Optional SymEngine Backend#

  • python-symengine: SymEngine is a fast symbolic manipulation library, written in C++. The SymEngine Python bindings may be used as an optional backend for SymPy core. To do this, first install the SymEngine Python bindings (with pip install symengine or conda install -c conda-forge python-symengine) and run SymPy with the USE_SYMENGINE=1 environment variable.

    Presently, the SymEngine backend is only used by the sympy.physics.mechanics and sympy.liealgebras modules, although you can also interface with SymPy’s SymEngine backend directly by importing things from sympy.core.backend:

    >>> from sympy.core.backend import Symbol
    >>> # This will create a SymEngine Symbol object if the USE_SYMENGINE
    >>> # environment variable is configured. Otherwise it will be an ordinary
    >>> # SymPy Symbol object.
    >>> x = Symbol('x')
    

    SymEngine backend support is still experimental, so certain SymPy functions may not work correctly when it is enabled.

Sage#

Sage is an open source mathematics software that incorporates a large number of open source mathematics libraries. SymPy is one of the libraries used by Sage.

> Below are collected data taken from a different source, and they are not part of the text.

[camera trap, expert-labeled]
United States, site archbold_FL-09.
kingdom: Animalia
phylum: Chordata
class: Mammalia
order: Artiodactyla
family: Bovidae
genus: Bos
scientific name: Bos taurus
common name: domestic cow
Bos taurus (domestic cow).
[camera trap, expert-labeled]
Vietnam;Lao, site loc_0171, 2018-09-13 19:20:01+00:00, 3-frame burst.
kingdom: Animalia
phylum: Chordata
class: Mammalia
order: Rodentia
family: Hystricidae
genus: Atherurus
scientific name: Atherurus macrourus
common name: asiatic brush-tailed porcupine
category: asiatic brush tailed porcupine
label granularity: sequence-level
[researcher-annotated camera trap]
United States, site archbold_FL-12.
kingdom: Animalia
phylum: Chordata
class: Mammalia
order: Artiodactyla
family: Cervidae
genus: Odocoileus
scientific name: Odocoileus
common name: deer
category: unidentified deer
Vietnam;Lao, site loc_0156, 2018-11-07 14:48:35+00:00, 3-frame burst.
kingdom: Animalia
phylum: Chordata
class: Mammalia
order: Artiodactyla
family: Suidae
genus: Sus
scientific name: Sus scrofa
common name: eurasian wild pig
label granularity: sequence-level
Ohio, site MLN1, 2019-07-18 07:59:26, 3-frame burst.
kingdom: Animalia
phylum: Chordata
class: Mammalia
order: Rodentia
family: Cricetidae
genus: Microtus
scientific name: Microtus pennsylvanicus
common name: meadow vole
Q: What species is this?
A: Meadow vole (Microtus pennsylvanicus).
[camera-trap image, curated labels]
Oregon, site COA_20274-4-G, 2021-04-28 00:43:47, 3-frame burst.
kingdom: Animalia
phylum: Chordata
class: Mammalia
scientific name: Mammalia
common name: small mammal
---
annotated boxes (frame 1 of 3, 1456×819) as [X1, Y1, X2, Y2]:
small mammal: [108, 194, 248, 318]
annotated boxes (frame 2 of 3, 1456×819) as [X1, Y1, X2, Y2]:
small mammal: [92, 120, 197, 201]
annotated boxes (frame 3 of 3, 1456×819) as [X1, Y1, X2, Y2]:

Most of the code that interfaces between SymPy and Sage is in Sage itself, but a few _sage_ methods in SymPy that do some very basic setting up of the Sage/SymPy wrappers. These methods should typically only be called by Sage itself.

Development Dependencies#

Typical development on SymPy does not require any additional dependencies beyond Python and mpmath.

Getting the Source Code#

Running the Tests#

The base SymPy tests do not require any additional dependencies, however most of the above dependencies may be required for some tests to run. Tests that depend on optional dependencies should be skipped when they are not installed, either by using the sympy.testing.pytest.skip() function or by setting skip = True to skip the entire test file. Optional modules in tests and SymPy library code should be imported with import_module().

  • pytest: Pytest is not a required dependency for the SymPy test suite. SymPy has its own test runner, which can be accessed via the bin/test script in the SymPy source directory or the test() function.

    However, if you prefer to use pytest, you can use it to run the tests instead of the SymPy test runner. Tests in SymPy should use the wrappers in sympy.testing.pytest instead of using pytest functions directly.

  • Cloudpickle: The cloudpickle package can be used to more effectively pickle SymPy objects than the built-in Python pickle. Some tests in sympy.utilities.tests.test_pickling.py depend on cloudpickle to run. It is not otherwise required for any SymPy function.

  • hypothesis: Hypothesis is a required dependency for the SymPy test suit.

Building the Documentation#

Building the documentation requires several additional dependencies. This page outlines these dependencies and how to install them. It is only necessary to install these dependencies if you are contributing documentation to SymPy and want to check that the HTML or PDF documentation renders correctly. If you only want to view the documentation for the development version of SymPy, development builds of the docs are hosted online at https://docs.sympy.org/dev/index.html.

Running the Benchmarks#

The benchmarks for SymPy are hosted at https://github.com/sympy/sympy_benchmarks. The README in that repository explains how to run the benchmarks.

Note that the benchmarks are also run automatically on the GitHub Actions CI, so it is generally not necessary to run them yourself as a contributor unless you want to reproduce the benchmarks results on your computer or add a new benchmark to the suite.

  • asv: Airspeed Velocity is the package used for running the benchmarks. Note that the package name that you install is called asv.